Question 15. 15. An auditor assesses control risk because it:
Determines whether sampling risk is sufficiently low.
Affects the level of detection risk the auditor may accept.
Indicates where inherent risk may be the greatest.
Includes the aspects of nonsampling risk that are controllable.

Question 16. 16. Which of the following audit procedures would be least likely to lead the auditor to find unrecorded fixed asset disposals?
Identification of physical assets on hand at year-end.
Review of repairs and maintenance expense.
Examination of insurance policies.
Review of property tax reports.

Question 17. 17. Which of the following would an auditor most likely use in determining the auditor's preliminary judgment about materiality?
The contents of the management representation letter.
The results of the internal control questionnaire.
The anticipated sample size of the planned substantive tests.
The entity's annualized interim income statement.

Question 18. 18. A CPA who is associated with the financial statements of a publicly held entity, but has not audited or reviewed such statements, should:
Insist that they be audited or reviewed before publication.
Issue a compilation report.
State these facts in the accompanying footnotes to the financial statements.
Read them to determine whether there are obvious material misstatements.
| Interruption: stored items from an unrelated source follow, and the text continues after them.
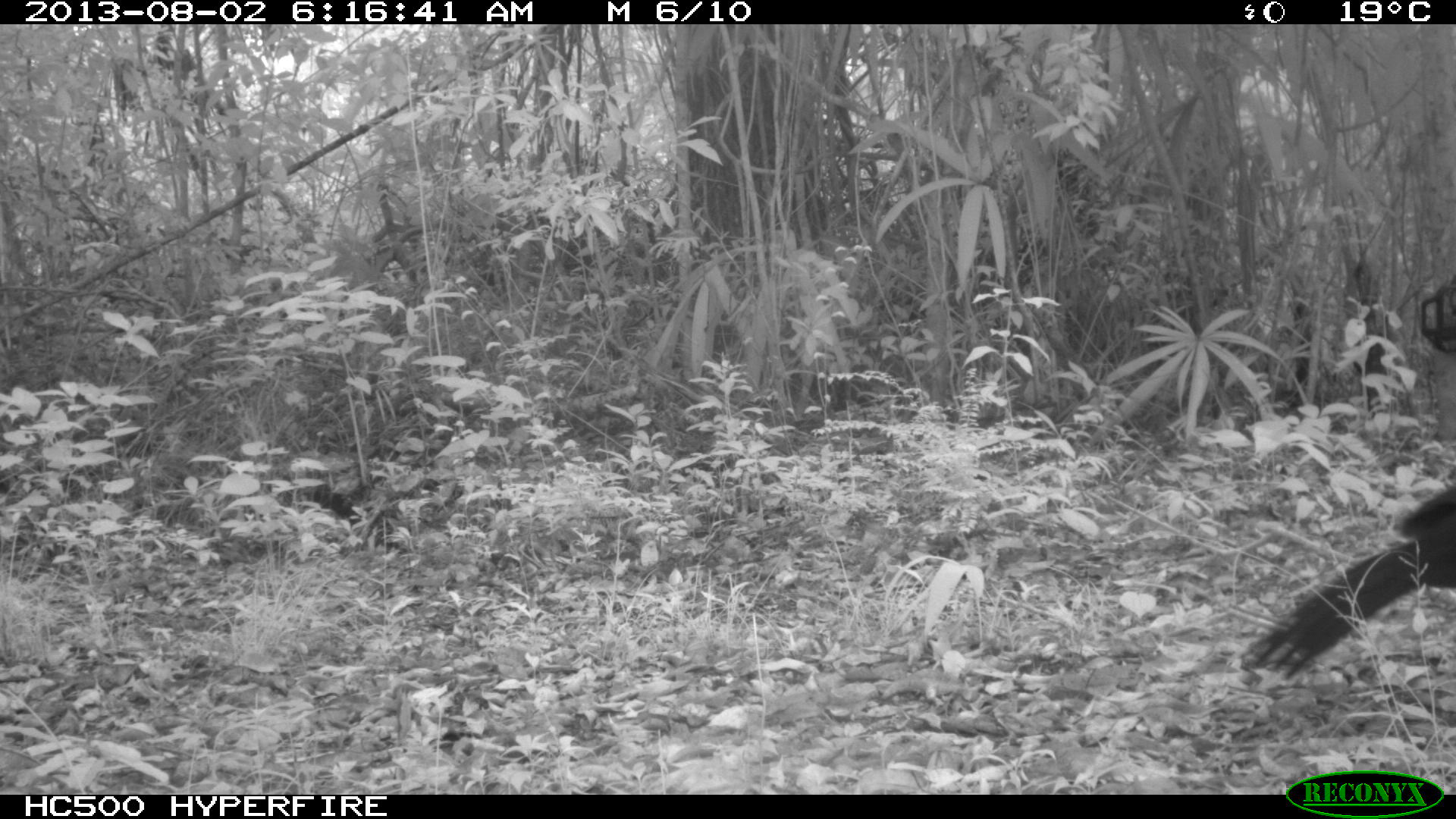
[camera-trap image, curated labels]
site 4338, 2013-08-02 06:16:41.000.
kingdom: Animalia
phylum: Chordata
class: Aves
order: Galliformes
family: Cracidae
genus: Crax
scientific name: Crax rubra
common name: great curassow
Crax rubra (great curassow), count 1, sex male.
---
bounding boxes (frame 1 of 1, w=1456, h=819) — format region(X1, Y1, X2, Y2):
crax rubra: region(1242, 485, 1456, 682)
Question 19. 19. In the second (scope) paragraph of the standard audit report for audits of issuers, the following statement is made: "an audit includes examining, on a test basis, evidence . . .?" Which of the following should not be assumed based on that statement?
Items with more risk have a greater chance of being tested.
There is an auditing standard for the number of items that should be and have been examined.
Sampling has been carried out throughout the audit.
The amount of evidence gathered depends on the amount of testing by the independent auditor.

Question 20. 20. An auditor obtains knowledge about a new client's business and its industry to
Make constructive suggestions concerning improvements to the client's internal control structure.
Evaluate whether the aggregation of known misstatements causes the financial statements taken as a whole to be materially misstated.
Understand the events and transactions that may have an effect on the client's financial statements.
Develop an attitude of professional skepticism concerning management's financial statement assertions.